Key points:
Gold prices (Symbol: XAUUSD) are showing resilience, poised to log their second consecutive monthly gain as market sentiment remains buoyant on the back of potential U.S. interest rate cuts. Spot gold was trading slightly lower at $2,517.91 per ounce, but it remained up by about 3% for the month of August 2024, signalling strong underlying support.
Picture: XAUUSD prices are on track for a second consecutive monthly gain, as observed on the VT Markets app.
The U.S. economy continues to demonstrate strength, with GDP growing at an annualised rate of 3.0% last quarter, surpassing initial estimates of 2.8%. Consumer spending also saw an upward revision to 2.9%, further fueling expectations that the Federal Reserve might implement a rate cut in September.

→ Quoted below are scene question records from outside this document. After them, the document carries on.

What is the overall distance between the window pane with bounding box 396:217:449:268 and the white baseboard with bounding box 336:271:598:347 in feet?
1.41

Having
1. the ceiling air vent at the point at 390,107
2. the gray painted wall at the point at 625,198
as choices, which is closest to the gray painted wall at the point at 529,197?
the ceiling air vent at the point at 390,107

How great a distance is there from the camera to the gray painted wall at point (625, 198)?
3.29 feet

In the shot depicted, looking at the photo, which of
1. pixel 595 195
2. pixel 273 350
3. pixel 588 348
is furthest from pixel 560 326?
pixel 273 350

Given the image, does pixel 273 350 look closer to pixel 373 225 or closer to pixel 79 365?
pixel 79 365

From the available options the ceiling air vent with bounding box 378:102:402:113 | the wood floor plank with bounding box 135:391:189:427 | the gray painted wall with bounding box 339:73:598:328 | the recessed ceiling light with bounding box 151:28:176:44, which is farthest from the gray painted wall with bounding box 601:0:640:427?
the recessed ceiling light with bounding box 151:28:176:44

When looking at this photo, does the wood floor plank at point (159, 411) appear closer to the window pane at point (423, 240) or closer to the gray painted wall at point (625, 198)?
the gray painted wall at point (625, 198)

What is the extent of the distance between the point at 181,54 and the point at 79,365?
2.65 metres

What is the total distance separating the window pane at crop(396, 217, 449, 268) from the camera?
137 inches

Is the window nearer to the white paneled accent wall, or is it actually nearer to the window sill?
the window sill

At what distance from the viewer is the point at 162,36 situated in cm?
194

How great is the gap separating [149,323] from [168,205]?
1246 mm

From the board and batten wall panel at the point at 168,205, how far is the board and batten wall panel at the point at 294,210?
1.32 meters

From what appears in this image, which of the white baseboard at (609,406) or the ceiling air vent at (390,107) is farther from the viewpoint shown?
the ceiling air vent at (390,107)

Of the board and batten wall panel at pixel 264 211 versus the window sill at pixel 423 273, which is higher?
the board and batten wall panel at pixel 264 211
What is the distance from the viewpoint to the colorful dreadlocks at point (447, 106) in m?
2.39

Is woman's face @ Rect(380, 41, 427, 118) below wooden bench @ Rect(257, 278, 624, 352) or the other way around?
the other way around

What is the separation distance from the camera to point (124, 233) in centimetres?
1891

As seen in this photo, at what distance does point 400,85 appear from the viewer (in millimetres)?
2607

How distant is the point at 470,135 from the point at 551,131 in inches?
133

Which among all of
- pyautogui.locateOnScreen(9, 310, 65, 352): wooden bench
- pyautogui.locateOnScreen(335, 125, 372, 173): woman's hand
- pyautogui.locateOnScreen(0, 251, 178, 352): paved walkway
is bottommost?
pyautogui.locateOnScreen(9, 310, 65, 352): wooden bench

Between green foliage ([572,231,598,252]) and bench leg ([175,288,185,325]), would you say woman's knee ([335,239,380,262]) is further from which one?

These developments have kept traders on their toes, with the CME FedWatch tool indicating a 66% probability of a 25-basis-point cut and a 34% chance of a more aggressive 50-basis-point reduction.
In addition to economic data, geopolitical tensions continue to lend support to gold, a traditional safe-haven asset. For instance, a recent incident in the Gaza Strip involving a World Food Programme vehicle highlights the ongoing risks that could potentially drive investors towards bullion.
The market is now keenly awaiting the release of the Personal Consumption Expenditures (PCE) index, the Fed’s preferred measure of inflation. The data, due later in the day, will provide critical insights into the central bank’s policy direction. A softer-than-expected PCE could increase the likelihood of a rate cut, further supporting gold prices.
The potential for a U.S. interest rate cut in September could drive gold prices higher, especially if the PCE data aligns with market expectations. However, the recent strength in U.S. economic data suggests that the Fed might opt for a more cautious approach, which could limit gold’s upside in the near term.
Read more on: How to trade gold
Traders should keep a close watch on the PCE release and any developments in geopolitical tensions, as these factors could prompt swift movements in gold prices. With the market sentiment currently skewed towards a rate cut, any deviation from this expectation could lead to significant volatility.